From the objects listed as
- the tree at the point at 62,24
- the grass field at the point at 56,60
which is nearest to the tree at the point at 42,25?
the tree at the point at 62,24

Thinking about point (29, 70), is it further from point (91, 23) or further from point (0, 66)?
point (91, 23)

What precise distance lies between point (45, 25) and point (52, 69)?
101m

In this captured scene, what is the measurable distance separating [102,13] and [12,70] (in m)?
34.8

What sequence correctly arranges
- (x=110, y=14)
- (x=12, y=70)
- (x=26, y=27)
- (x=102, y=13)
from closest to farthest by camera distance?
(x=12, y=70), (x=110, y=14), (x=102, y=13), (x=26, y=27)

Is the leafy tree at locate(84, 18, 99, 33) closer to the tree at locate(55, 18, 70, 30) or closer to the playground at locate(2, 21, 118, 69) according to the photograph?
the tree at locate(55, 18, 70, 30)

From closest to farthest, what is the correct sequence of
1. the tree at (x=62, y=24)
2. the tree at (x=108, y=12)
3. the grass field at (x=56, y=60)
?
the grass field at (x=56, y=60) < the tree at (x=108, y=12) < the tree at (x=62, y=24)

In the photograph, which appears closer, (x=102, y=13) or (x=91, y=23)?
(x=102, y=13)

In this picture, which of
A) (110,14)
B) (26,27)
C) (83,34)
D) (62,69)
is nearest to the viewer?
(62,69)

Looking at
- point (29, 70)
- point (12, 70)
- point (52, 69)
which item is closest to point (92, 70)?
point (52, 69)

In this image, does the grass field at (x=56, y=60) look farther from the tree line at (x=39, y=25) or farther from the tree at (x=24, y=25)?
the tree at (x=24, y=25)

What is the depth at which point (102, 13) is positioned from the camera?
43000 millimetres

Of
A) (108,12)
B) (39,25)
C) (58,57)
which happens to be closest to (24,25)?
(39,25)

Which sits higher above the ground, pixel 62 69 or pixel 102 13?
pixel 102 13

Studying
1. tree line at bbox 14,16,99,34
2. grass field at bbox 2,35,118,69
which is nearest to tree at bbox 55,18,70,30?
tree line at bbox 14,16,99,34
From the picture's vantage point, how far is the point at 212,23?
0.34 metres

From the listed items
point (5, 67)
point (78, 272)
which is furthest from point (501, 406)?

▬▬▬▬▬▬▬▬▬▬

• **PROBLEM DETAILS**: Repeat the data precisely, reproducing every entry.

• **EXERCISE SOLUTION**:
From the objects listed as
- the tree at the point at 62,24
- the grass field at the point at 56,60
which is nearest to the tree at the point at 42,25?
the tree at the point at 62,24

Thinking about point (29, 70), is it further from point (91, 23) or further from point (0, 66)?
point (91, 23)

What precise distance lies between point (45, 25) and point (52, 69)?
101m

In this captured scene, what is the measurable distance separating [102,13] and [12,70] (in m)?
34.8

What sequence correctly arranges
- (x=110, y=14)
- (x=12, y=70)
- (x=26, y=27)
- (x=102, y=13)
from closest to farthest by camera distance?
(x=12, y=70), (x=110, y=14), (x=102, y=13), (x=26, y=27)

Is the leafy tree at locate(84, 18, 99, 33) closer to the tree at locate(55, 18, 70, 30) or closer to the playground at locate(2, 21, 118, 69) according to the photograph?
the tree at locate(55, 18, 70, 30)

From closest to farthest, what is the correct sequence of
1. the tree at (x=62, y=24)
2. the tree at (x=108, y=12)
3. the grass field at (x=56, y=60)
?
the grass field at (x=56, y=60) < the tree at (x=108, y=12) < the tree at (x=62, y=24)

In the photograph, which appears closer, (x=102, y=13) or (x=91, y=23)?
(x=102, y=13)

In this picture, which of
A) (110,14)
B) (26,27)
C) (83,34)
D) (62,69)
is nearest to the viewer?
(62,69)

Looking at
- point (29, 70)
- point (12, 70)
- point (52, 69)
which item is closest to point (92, 70)?
point (52, 69)

In this image, does the grass field at (x=56, y=60) look farther from the tree line at (x=39, y=25) or farther from the tree at (x=24, y=25)?
the tree at (x=24, y=25)

What is the depth at which point (102, 13) is positioned from the camera?
43000 millimetres

Of
A) (108,12)
B) (39,25)
C) (58,57)
which happens to be closest to (24,25)?
(39,25)

Which sits higher above the ground, pixel 62 69 or pixel 102 13?
pixel 102 13

Studying
1. tree line at bbox 14,16,99,34
2. grass field at bbox 2,35,118,69
which is nearest to tree at bbox 55,18,70,30?
tree line at bbox 14,16,99,34
From the picture's vantage point, how far is the point at 212,23?
0.34 metres

From the listed items
point (5, 67)
point (78, 272)
which is furthest from point (501, 406)?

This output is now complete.